(SUPPLIED INFORMATION)
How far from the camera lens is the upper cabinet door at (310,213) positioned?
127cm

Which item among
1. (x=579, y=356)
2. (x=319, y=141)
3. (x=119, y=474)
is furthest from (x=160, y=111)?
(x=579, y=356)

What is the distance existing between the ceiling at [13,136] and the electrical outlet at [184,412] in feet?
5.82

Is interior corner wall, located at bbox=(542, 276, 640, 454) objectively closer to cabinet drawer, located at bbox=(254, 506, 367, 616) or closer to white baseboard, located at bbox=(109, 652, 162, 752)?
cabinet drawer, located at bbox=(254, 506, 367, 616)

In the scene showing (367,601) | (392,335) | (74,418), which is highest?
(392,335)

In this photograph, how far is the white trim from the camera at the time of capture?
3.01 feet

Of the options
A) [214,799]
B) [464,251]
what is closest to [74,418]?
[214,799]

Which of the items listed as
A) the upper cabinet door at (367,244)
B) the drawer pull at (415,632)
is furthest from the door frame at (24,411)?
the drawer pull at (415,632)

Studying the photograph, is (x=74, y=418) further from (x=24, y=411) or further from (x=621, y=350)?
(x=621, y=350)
==
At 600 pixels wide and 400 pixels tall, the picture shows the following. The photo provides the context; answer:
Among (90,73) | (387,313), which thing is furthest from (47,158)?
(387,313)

(STATED EXERCISE) Gather every line above that contains the word "door", with case counting toward a match.

(RESPONSE FOR THIS EXERCISE)
How far from the camera lens is the upper cabinet door at (310,213) positioned?
A) the upper cabinet door at (367,244)
is furthest from the door frame at (24,411)?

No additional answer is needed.